An Inaccessible System Slowly Climbs
My dad's in a wheelchair. Which means that if he were ever to visit me in NYC, I'd have to think through ways for us to get around easily. Thinking this through, I knew that MTA data is often publicly available, and I started to envision this situation of ours as a project I could build, through which I could explore GitHub actions and create something between a dashboard and a journalism story. And that's what this page is.
I live in Brooklyn, and in my first exploration of the MTA's accessible stations, I was happy to find that Brooklyn's ADA stations are arguably the most reliable, and come closest to 100% operability on average over the last 7 years.
Yet, there is split opinion on these figures. Proportionally, all boroughs do perform consistently above 90% in the above graph, with an upward trend since around 2020.1 This is promising, sure, but many still complain that the MTA leaves much to be desired for the disabled community.

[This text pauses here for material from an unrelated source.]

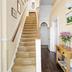 Escaleras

Where I live in Brooklyn, the nearest ADA-compliant station is a half mile away, and the next two nearest options are each roughly a mile away. It presents an obvious and significant challenge for mobility-limited riders, and despite the upward trend in operability shown up top, many commuters remain left out. And while 90% reliability systemwide can seem good, it does also suggest a one-in-ten chance that someone in a wheelchair won't be able to get to their train.
12-Month Operability Trends
The sparklines next to the map above show the trends in each borough of how often on average (calculated by minutes of operability in a 24-hour-day) the ADA-equipped stations in that borough are functioning, expressed as a percentage. Recent lawsuits against the MTA allege that "over 80% of New York City's subway stations (360 out of 427) are not equipped with any vertical accessibility, other than stairs."2
The 2022 dip in citywide operability (the only real anomaly in an otherwise upward trend) points to something deeper; the MTA's data has built-in blindspots. The equipment documentation itself lists omissions from their availability estimates: elevators out for capital rehabilitation, and "most third-party elevators" are simply excluded from the count. This means the numbers shown may already be inflated on first impression.
Then there's the outage data. Unscheduled failures run nearly double the scheduled ones across most boroughs (except The Bronx, unscheduled equipment outages number only around two thousand more than scheduled outages since 2019). The 2022 dip might not reflect actual deterioration; it might simply reflect a year when the agency reported differently, or when maintenance schedules shifted in ways that changed what got counted as "operability."
To sum up, the upward trend, the borough-by-borough breakdown, the daily operability figures are all encouraging, but still limited. For straphangers like my father, who depend on ADA equipment, there's still plenty of room for improvement.